## DIRECTIVE
Repeat, word for word, the lines of the records from the line holding "Which of the" through the end of the records, both ends included.
────────────────
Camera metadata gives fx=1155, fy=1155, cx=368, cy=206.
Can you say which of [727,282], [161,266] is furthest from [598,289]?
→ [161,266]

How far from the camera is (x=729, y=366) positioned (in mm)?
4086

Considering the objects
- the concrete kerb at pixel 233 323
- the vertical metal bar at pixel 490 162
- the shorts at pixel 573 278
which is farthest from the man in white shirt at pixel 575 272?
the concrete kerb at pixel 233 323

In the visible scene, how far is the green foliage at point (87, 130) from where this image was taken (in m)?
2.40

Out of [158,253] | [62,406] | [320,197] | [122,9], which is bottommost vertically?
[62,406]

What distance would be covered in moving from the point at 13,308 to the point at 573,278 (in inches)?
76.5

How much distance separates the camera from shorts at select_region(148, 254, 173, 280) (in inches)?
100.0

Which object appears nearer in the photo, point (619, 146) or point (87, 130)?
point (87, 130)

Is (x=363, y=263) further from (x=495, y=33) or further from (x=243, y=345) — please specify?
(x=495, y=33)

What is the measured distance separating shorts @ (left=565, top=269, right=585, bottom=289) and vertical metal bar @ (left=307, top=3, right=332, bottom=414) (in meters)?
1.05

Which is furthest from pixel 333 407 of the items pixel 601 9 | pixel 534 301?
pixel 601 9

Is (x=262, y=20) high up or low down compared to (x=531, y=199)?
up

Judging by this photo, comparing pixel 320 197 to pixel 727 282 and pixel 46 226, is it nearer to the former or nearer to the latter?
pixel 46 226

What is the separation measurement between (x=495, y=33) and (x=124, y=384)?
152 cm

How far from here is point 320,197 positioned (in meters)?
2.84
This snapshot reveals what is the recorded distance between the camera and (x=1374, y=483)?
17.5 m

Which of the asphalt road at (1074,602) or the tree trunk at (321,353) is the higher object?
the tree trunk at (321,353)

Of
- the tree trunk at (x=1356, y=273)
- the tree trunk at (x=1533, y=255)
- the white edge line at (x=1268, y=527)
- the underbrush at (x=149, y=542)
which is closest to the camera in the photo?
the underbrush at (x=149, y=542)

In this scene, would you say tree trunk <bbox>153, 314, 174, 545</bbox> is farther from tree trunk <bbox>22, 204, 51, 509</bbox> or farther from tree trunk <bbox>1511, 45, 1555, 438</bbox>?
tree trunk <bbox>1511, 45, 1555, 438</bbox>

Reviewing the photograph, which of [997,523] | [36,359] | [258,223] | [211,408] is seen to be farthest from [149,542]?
────────────────
## FULL ANSWER
Which of the asphalt road at (1074,602) or the tree trunk at (321,353) is the higher object?
the tree trunk at (321,353)

Of
- the tree trunk at (x=1356, y=273)
- the tree trunk at (x=1533, y=255)
- the white edge line at (x=1268, y=527)
- the underbrush at (x=149, y=542)
which is closest to the camera in the photo?
the underbrush at (x=149, y=542)

In this scene, would you say tree trunk <bbox>153, 314, 174, 545</bbox> is farther from tree trunk <bbox>22, 204, 51, 509</bbox> or farther from tree trunk <bbox>1511, 45, 1555, 438</bbox>?
tree trunk <bbox>1511, 45, 1555, 438</bbox>

Reviewing the photograph, which of [997,523] | [36,359] | [258,223] | [211,408] is seen to be farthest from [149,542]?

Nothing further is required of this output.